▶ _Extracted material_:

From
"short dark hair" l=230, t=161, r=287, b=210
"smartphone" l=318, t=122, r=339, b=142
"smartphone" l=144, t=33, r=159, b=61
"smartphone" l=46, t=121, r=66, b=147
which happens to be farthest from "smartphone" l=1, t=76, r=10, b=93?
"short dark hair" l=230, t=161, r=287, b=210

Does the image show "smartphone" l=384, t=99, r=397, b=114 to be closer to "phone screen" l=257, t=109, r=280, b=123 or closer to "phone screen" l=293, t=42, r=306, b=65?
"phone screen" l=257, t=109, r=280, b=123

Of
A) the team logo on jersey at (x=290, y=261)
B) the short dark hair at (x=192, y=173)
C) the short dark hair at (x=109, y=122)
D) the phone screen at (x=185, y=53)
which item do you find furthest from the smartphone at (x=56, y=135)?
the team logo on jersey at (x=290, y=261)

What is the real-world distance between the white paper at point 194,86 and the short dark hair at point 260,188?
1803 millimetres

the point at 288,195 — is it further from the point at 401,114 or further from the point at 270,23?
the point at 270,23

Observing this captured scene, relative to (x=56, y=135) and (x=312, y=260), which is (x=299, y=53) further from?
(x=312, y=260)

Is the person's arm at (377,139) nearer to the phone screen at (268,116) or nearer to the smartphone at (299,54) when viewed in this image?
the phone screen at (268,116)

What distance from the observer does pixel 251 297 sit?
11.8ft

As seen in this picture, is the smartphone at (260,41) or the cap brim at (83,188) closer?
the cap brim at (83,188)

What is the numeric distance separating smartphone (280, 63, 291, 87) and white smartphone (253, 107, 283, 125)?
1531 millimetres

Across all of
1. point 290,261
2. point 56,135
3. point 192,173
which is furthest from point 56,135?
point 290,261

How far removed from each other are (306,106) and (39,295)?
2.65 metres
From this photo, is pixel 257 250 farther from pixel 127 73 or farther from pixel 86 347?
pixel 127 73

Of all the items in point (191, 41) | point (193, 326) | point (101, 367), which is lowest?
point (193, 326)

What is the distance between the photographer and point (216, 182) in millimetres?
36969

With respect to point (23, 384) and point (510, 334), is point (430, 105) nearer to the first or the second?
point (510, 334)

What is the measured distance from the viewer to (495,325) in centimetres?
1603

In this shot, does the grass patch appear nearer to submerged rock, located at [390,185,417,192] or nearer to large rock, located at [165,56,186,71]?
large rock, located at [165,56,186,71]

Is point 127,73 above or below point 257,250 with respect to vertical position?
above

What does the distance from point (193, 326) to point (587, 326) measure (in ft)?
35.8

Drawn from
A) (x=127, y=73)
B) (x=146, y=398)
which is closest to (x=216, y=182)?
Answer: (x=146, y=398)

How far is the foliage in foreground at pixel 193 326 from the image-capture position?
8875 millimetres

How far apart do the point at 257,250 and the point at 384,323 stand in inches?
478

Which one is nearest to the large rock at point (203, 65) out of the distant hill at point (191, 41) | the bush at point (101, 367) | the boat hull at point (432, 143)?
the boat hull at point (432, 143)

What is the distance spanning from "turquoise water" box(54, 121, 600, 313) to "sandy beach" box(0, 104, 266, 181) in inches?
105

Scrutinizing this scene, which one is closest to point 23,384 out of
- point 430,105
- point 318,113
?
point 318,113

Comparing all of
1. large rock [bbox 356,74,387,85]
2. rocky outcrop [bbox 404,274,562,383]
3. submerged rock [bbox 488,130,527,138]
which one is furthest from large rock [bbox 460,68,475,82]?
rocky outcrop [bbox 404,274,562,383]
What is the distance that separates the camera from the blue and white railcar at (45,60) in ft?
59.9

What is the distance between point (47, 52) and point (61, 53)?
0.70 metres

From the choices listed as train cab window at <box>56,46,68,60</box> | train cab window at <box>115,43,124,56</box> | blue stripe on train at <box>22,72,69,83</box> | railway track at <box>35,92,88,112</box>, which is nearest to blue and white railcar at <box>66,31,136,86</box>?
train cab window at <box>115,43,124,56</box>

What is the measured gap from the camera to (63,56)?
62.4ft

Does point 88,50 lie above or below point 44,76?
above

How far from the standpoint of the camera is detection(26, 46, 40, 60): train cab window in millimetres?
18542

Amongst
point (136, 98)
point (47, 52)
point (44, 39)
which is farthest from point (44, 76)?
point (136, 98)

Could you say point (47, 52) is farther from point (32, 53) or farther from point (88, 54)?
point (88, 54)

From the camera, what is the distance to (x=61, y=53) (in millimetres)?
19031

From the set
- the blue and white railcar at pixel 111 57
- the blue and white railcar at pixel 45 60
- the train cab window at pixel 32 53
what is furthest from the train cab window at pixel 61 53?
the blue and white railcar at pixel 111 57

▶ _Problem statement_: Copy every one of the records above word for word, keeping their original order.

▶ _Full answer_:
From
"short dark hair" l=230, t=161, r=287, b=210
"smartphone" l=318, t=122, r=339, b=142
"smartphone" l=144, t=33, r=159, b=61
"smartphone" l=46, t=121, r=66, b=147
which happens to be farthest from "smartphone" l=1, t=76, r=10, b=93?
"short dark hair" l=230, t=161, r=287, b=210

Does the image show "smartphone" l=384, t=99, r=397, b=114 to be closer to "phone screen" l=257, t=109, r=280, b=123 or closer to "phone screen" l=293, t=42, r=306, b=65?
"phone screen" l=257, t=109, r=280, b=123

Of
A) the team logo on jersey at (x=290, y=261)
B) the short dark hair at (x=192, y=173)
C) the short dark hair at (x=109, y=122)
D) the phone screen at (x=185, y=53)
which item do you find furthest from the smartphone at (x=56, y=135)?
the team logo on jersey at (x=290, y=261)

What is the real-world distance between the white paper at point 194,86 and the short dark hair at point 260,188?
1803 millimetres

the point at 288,195 — is it further from the point at 401,114 or further from the point at 270,23?
the point at 270,23

Observing this captured scene, relative to (x=56, y=135) and (x=312, y=260), which is (x=299, y=53) further from?
(x=312, y=260)

Is the person's arm at (377,139) nearer to the phone screen at (268,116) or nearer to the smartphone at (299,54) when viewed in this image?
the phone screen at (268,116)

What distance from the observer does pixel 251 297 sit?
11.8ft

As seen in this picture, is the smartphone at (260,41) or the cap brim at (83,188) closer?
the cap brim at (83,188)

What is the numeric distance separating smartphone (280, 63, 291, 87) and white smartphone (253, 107, 283, 125)?
1531 millimetres

Across all of
1. point 290,261
2. point 56,135
3. point 192,173
which is furthest from point 56,135?
point 290,261

How far removed from each other are (306,106) and (39,295)?
2.65 metres
From this photo, is pixel 257 250 farther from pixel 127 73 or farther from pixel 86 347?
pixel 127 73

Of all the items in point (191, 41) | point (193, 326) | point (101, 367), which is lowest?
point (193, 326)

What is the distance between the photographer and point (216, 182) in millimetres?
36969

With respect to point (23, 384) and point (510, 334), is point (430, 105) nearer to the first or the second?
point (510, 334)

What is the measured distance from the viewer to (495,325) in centimetres?
1603

In this shot, does the grass patch appear nearer to submerged rock, located at [390,185,417,192] or nearer to large rock, located at [165,56,186,71]?
large rock, located at [165,56,186,71]

Is point 127,73 above or below point 257,250 with respect to vertical position?
above

What does the distance from point (193, 326) to point (587, 326) measure (in ft)?
35.8

Drawn from
A) (x=127, y=73)
B) (x=146, y=398)
which is closest to (x=216, y=182)?
Answer: (x=146, y=398)

How far is the foliage in foreground at pixel 193 326 from the image-capture position?
8875 millimetres

How far apart do the point at 257,250 and the point at 384,323 stand in inches?
478

Which one is nearest to the large rock at point (203, 65) out of the distant hill at point (191, 41) | the bush at point (101, 367) | the boat hull at point (432, 143)?
the boat hull at point (432, 143)

What is the distance spanning from "turquoise water" box(54, 121, 600, 313) to "sandy beach" box(0, 104, 266, 181) in inches?
105

Scrutinizing this scene, which one is closest to point 23,384 out of
- point 430,105
- point 318,113
?
point 318,113

Comparing all of
1. large rock [bbox 356,74,387,85]
2. rocky outcrop [bbox 404,274,562,383]
3. submerged rock [bbox 488,130,527,138]
which one is furthest from large rock [bbox 460,68,475,82]?
rocky outcrop [bbox 404,274,562,383]
What is the distance that separates the camera from the blue and white railcar at (45,60) in ft?
59.9

What is the distance between point (47, 52) and point (61, 53)?
0.70 metres

From the choices listed as train cab window at <box>56,46,68,60</box> | train cab window at <box>115,43,124,56</box> | blue stripe on train at <box>22,72,69,83</box> | railway track at <box>35,92,88,112</box>, which is nearest to blue and white railcar at <box>66,31,136,86</box>?
train cab window at <box>115,43,124,56</box>

What is the measured gap from the camera to (63,56)?
62.4ft

Does point 88,50 lie above or below point 44,76?
above

How far from the standpoint of the camera is detection(26, 46, 40, 60): train cab window in millimetres?
18542

Amongst
point (136, 98)
point (47, 52)
point (44, 39)
which is farthest from point (44, 76)?
point (136, 98)

Could you say point (47, 52) is farther from point (32, 53) or farther from point (88, 54)?
point (88, 54)

From the camera, what is the distance to (x=61, y=53) (in millimetres)?
19031

From the set
- the blue and white railcar at pixel 111 57
- the blue and white railcar at pixel 45 60
- the train cab window at pixel 32 53
what is furthest from the train cab window at pixel 61 53?
the blue and white railcar at pixel 111 57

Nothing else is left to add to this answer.